How does the score you both wrote for Onward exemplify the “big quest” theme of this animated film? It seems like magic, which is a key part of the story, could take composing in many different directions. How did you interpret the magical and fantasy elements through your composition?

Jeff: We started with conceiving a palette that would include many of the instruments one would associate with fairytales and fantasy stories. It included many of the folky guitars that I play — bouzouki, cuatro, tambura, tiple, dulcimer, lute — as well as early music instruments like psaltery, viola da gamba, vielle, recorder, folk harp, etc.

For the magic theme itself, which was something we knew would be a cornerstone of the score, we used four notes from the whole-tone scale that seemed to evoke the ancient power of old magic and bursts into the film at our first glimpse of the landscape of Onward.
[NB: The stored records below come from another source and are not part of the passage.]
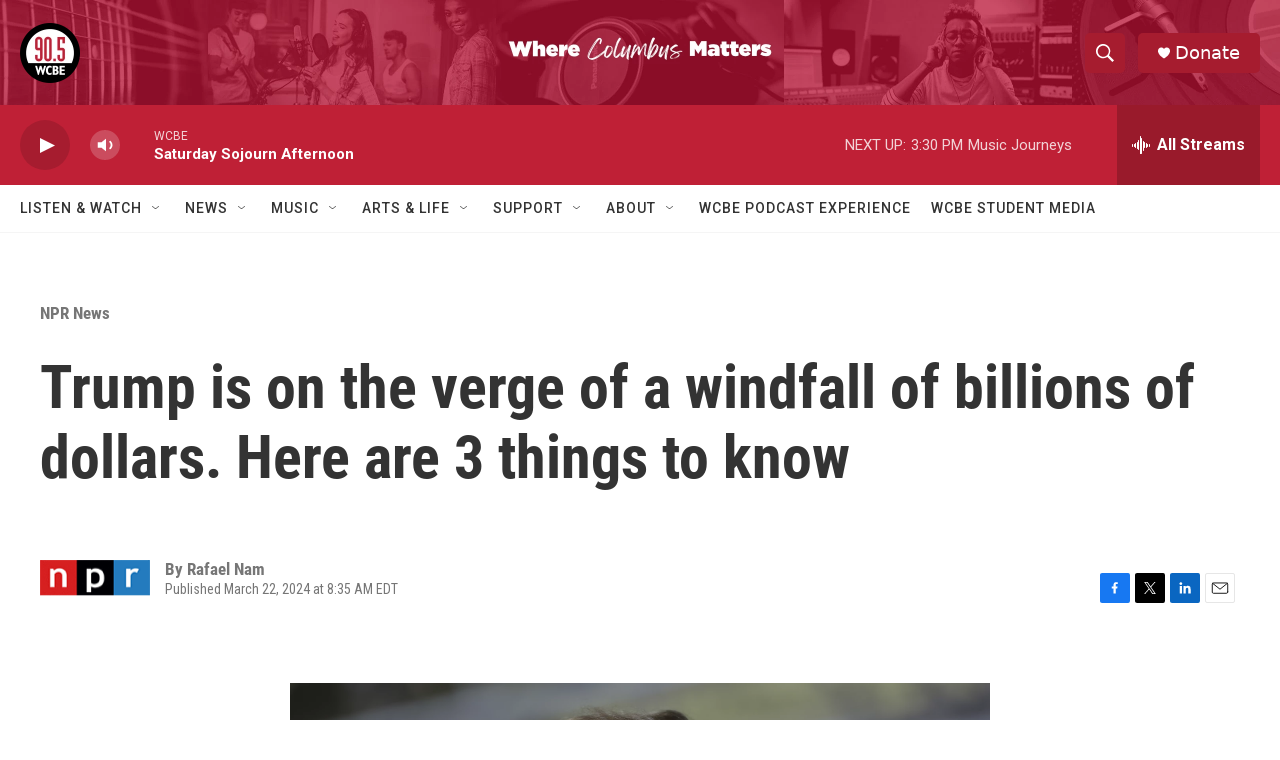

--- FILE ---
content_type: text/html; charset=utf-8
request_url: https://www.google.com/recaptcha/api2/aframe
body_size: 269
content:
<!DOCTYPE HTML><html><head><meta http-equiv="content-type" content="text/html; charset=UTF-8"></head><body><script nonce="AG1YvoqLN5XRYoLk923D5w">/** Anti-fraud and anti-abuse applications only. See google.com/recaptcha */ try{var clients={'sodar':'https://pagead2.googlesyndication.com/pagead/sodar?'};window.addEventListener("message",function(a){try{if(a.source===window.parent){var b=JSON.parse(a.data);var c=clients[b['id']];if(c){var d=document.createElement('img');d.src=c+b['params']+'&rc='+(localStorage.getItem("rc::a")?sessionStorage.getItem("rc::b"):"");window.document.body.appendChild(d);sessionStorage.setItem("rc::e",parseInt(sessionStorage.getItem("rc::e")||0)+1);localStorage.setItem("rc::h",'1768674245141');}}}catch(b){}});window.parent.postMessage("_grecaptcha_ready", "*");}catch(b){}</script></body></html>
Additionally, we knew that Ian would need a strong theme that would follow the considerable arc of his character, from timid young teenager to triumphant young man. The quest also had its own theme that we drew from the music we wrote for Barley’s van, Guinevere, that also graduated from something simple to something large and sweeping.
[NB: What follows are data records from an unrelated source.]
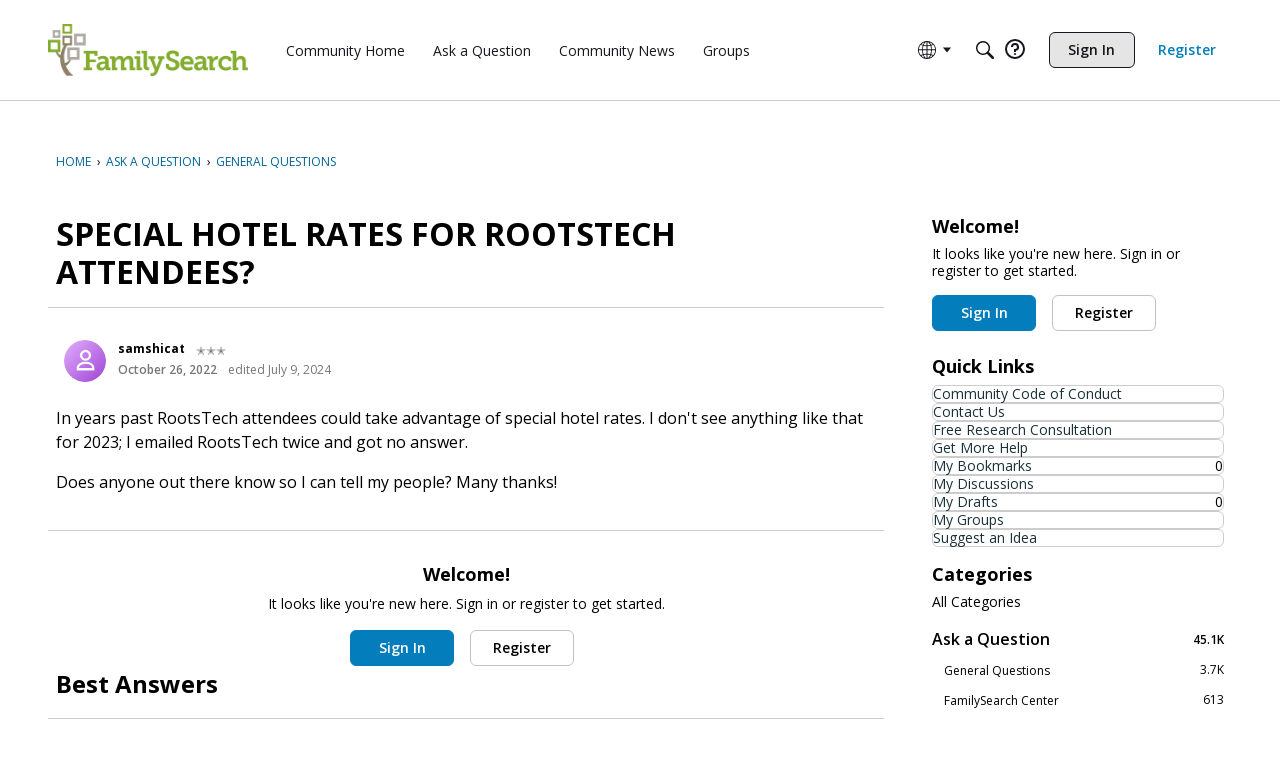

--- FILE ---
content_type: application/x-javascript
request_url: https://assets.adobedtm.com/05064fe6cab0/c247cd0acad1/4fce9a0b396c/RCdabbb38a94f04acb8adeacbca2d3ffab-source.min.js
body_size: -38
content:
// For license information, see `https://assets.adobedtm.com/05064fe6cab0/c247cd0acad1/4fce9a0b396c/RCdabbb38a94f04acb8adeacbca2d3ffab-source.js`.
_satellite.__registerScript('https://assets.adobedtm.com/05064fe6cab0/c247cd0acad1/4fce9a0b396c/RCdabbb38a94f04acb8adeacbca2d3ffab-source.min.js', "_satellite.fsClearVars();");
Tell us a little about your backgrounds in music. How did each of you first start playing and composing music, and how did you build your passion for music into a career?

Jeff: Growing up in our musical household, we were both thrust into piano lessons at an early age, though Myke got the good piano teacher and I got the prickly one. Soon enough, I hated music and gave up on the piano, until I started hearing the sounds of [The Who’s] Quadrophenia coming through my brother’s door and discovered that the electric guitar was going to be the salvation of my childhood. Attempts at being a rock star were not quite gelling when I injured my hands and had to stop playing live. Right about that time, Mychael needed some guitar work done on his first few film scores and here we are now, all these years later.
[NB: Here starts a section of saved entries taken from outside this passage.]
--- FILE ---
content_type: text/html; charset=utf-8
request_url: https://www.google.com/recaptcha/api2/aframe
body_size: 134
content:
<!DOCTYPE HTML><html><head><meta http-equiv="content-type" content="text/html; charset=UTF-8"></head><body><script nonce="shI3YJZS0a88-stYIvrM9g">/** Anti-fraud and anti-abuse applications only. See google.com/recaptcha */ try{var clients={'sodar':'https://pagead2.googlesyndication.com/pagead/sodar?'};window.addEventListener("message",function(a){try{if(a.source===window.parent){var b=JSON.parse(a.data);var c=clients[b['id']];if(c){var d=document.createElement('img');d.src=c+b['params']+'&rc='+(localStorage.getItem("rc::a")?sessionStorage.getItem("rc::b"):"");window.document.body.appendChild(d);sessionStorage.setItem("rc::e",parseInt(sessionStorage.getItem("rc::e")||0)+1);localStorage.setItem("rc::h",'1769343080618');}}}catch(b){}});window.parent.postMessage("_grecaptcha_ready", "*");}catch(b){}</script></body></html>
Mychael took a more traditional route, combining further studies and even a position as a church organist with his rock and roll cred, finishing up at the University of Toronto and diving into the Toronto film music scene of the 1980s.

What’s it like working with your brother?

Mychael: I think anyone who has a sibling will know the answer to this. You grow up with each other in the same set of experiences and in the same cultural setting. That gives you a common language, a set of common signposts you can refer to in shorthand and, maybe most important, a trust in the other guy’s taste and ability to criticize your work in a constructive and helpful way.

Film composers are collaborators from the time they start. Anyone who can’t work with others won’t be doing this for long. So, we are able to put aside our egos — at least, most of the time — and put the music first. Within all the things we have in common, we are still quite different writers and have different areas of expertise. So there is a real strength in the things we work together on. We both share a common work ethic and a desire for the music to be the absolute best it can be, so that always comes first before anything else. Sometimes we disagree, and sometimes passionately because we both get obsessed with what we are doing, but it’s never personal, and we have always managed to find a solution where both guys are happy with our final result.

How did you start working with BMI, and how has it impacted your career?

Mychael: It’s a very familiar BMI story, I think! I had a career in Canada for a few years, but then I met Doreen [Ringer-Ross, Vice President of Creative Relations for BMI] early in my American career. Her immediate support and love were incredibly helpful and affirming. She gave me the confidence and pointers that a mentor would, since I did not grow up with one in my film music career, and then those BMI checks gave me the financial ability to continue working to the best of my ability!